THE ORDER PERISSODACTYLA
Perissodactyla – Odd Toed Mammals (18 species)
All the hoofed mammals, thought to be closely related, were once even placed together in one vast order labeled Ungulata (hoofed). Biologists now know that there are two quite distinct groups, taxonomically separated on the basis of their toes, though we still often speak of “ungulates” for the sake of convenience. The Perissodactyla, or odd-toed ungulates, are those that bear their weight by the longer middle (or third) digit on each foot.
Horses and their kin, tapirs, and the rhinoceros make up this order of some 16 living species. These are the only survivors of a once vast assemblage of mammals. Today they are distributed mainly in tropical America, eastern and southern Africa, and southern Asia to Borneo.

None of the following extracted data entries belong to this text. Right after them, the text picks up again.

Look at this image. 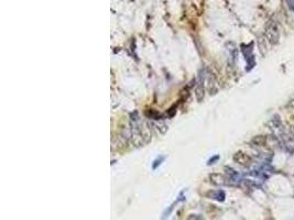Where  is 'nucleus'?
I'll return each mask as SVG.
<instances>
[{
	"label": "nucleus",
	"instance_id": "f257e3e1",
	"mask_svg": "<svg viewBox=\"0 0 294 220\" xmlns=\"http://www.w3.org/2000/svg\"><path fill=\"white\" fill-rule=\"evenodd\" d=\"M266 35H267L268 40L270 41L271 44H276L279 41L280 32L278 24L274 21H270L267 25V31H266Z\"/></svg>",
	"mask_w": 294,
	"mask_h": 220
},
{
	"label": "nucleus",
	"instance_id": "f03ea898",
	"mask_svg": "<svg viewBox=\"0 0 294 220\" xmlns=\"http://www.w3.org/2000/svg\"><path fill=\"white\" fill-rule=\"evenodd\" d=\"M233 161H235L236 163H238V164H240V165L246 166V165H248V164H250L251 159H250L249 155L243 153V152H237V153L233 155Z\"/></svg>",
	"mask_w": 294,
	"mask_h": 220
},
{
	"label": "nucleus",
	"instance_id": "7ed1b4c3",
	"mask_svg": "<svg viewBox=\"0 0 294 220\" xmlns=\"http://www.w3.org/2000/svg\"><path fill=\"white\" fill-rule=\"evenodd\" d=\"M251 142L256 145L262 146V145L266 144V142H267V138H266L264 136H255V138L252 139Z\"/></svg>",
	"mask_w": 294,
	"mask_h": 220
},
{
	"label": "nucleus",
	"instance_id": "20e7f679",
	"mask_svg": "<svg viewBox=\"0 0 294 220\" xmlns=\"http://www.w3.org/2000/svg\"><path fill=\"white\" fill-rule=\"evenodd\" d=\"M286 5H288L289 9L294 11V0H286Z\"/></svg>",
	"mask_w": 294,
	"mask_h": 220
}]
</instances>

Members of the horse family (asses, donkeys, burros, zebra) and the rhinos live in open scrub or savanna, whereas tapirs are usually found in tropical forests. All Perissodactyls are large animals and herbivorous (plant-eating) in the diet. Their cheek teeth are massive, strong, and modified for grinding.
These animals do not have tusks or true horns like the Artiodactyls. The horns of the rhinoceros are cornified (hair) skin without a bony core. The hair is compacted into a very bony appearance and structure and can be used with the same consequences as the horns of a bull. Unfortunately, the horn is thought by many Asians to have great medicinal value, and often a rhinoceros is killed solely for its horn. Because of this, all three types of rhinoceros are in severe danger of extinction.

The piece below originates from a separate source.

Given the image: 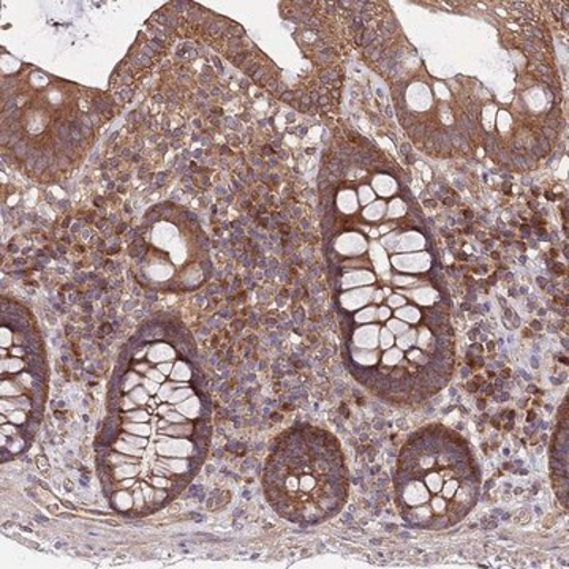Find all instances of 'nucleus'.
<instances>
[{"mask_svg": "<svg viewBox=\"0 0 569 569\" xmlns=\"http://www.w3.org/2000/svg\"><path fill=\"white\" fill-rule=\"evenodd\" d=\"M396 500L411 527L445 530L470 515L481 496V470L470 445L452 429L427 426L403 445Z\"/></svg>", "mask_w": 569, "mask_h": 569, "instance_id": "obj_1", "label": "nucleus"}, {"mask_svg": "<svg viewBox=\"0 0 569 569\" xmlns=\"http://www.w3.org/2000/svg\"><path fill=\"white\" fill-rule=\"evenodd\" d=\"M347 475L335 438L318 429L293 430L268 460L266 493L283 518L313 523L342 507Z\"/></svg>", "mask_w": 569, "mask_h": 569, "instance_id": "obj_2", "label": "nucleus"}, {"mask_svg": "<svg viewBox=\"0 0 569 569\" xmlns=\"http://www.w3.org/2000/svg\"><path fill=\"white\" fill-rule=\"evenodd\" d=\"M182 511V505L181 503H171L170 512H173V515H178V512Z\"/></svg>", "mask_w": 569, "mask_h": 569, "instance_id": "obj_3", "label": "nucleus"}]
</instances>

Tapirs are the most primitive of the order and in many ways probably resemble the earliest ancestors of the Perissodactyla back in Eocene times, 50,000,000 years ago. Tapirs live in the tropical forests of South America and are also in danger of extinction.

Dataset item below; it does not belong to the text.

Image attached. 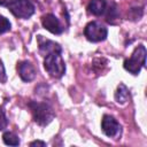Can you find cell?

Of the entire order, it is the horse family, the equids, that are truly modified for fast running, and perhaps that is why they are the least endangered of the Perissodactyls. Their limbs are long and slender for striding and their toes have evolved into a single-digit hoof on each foot. Their musculature has developed to make the best use of these features, but they have also developed a strong kick. It is not unusual for a lioness to receive a broken jaw from the kick of a zebra, and a broken jaw for a lioness is certain death. The equids are thus able to avoid and defend against predators on the open grasslands, where shelter is scarce or nonexistent. And their stamina allows them to seek food and water over great distances.
We have a very complete fossil record of the horse’s evolution in North America, where this animal apparently originated, but which may have disappeared before the advent of man 12,000 years ago. Wild horses roamed Eurasia naturally within historic times, and now feral populations of the domesticated horses have re-established footholds in all six temperate continents.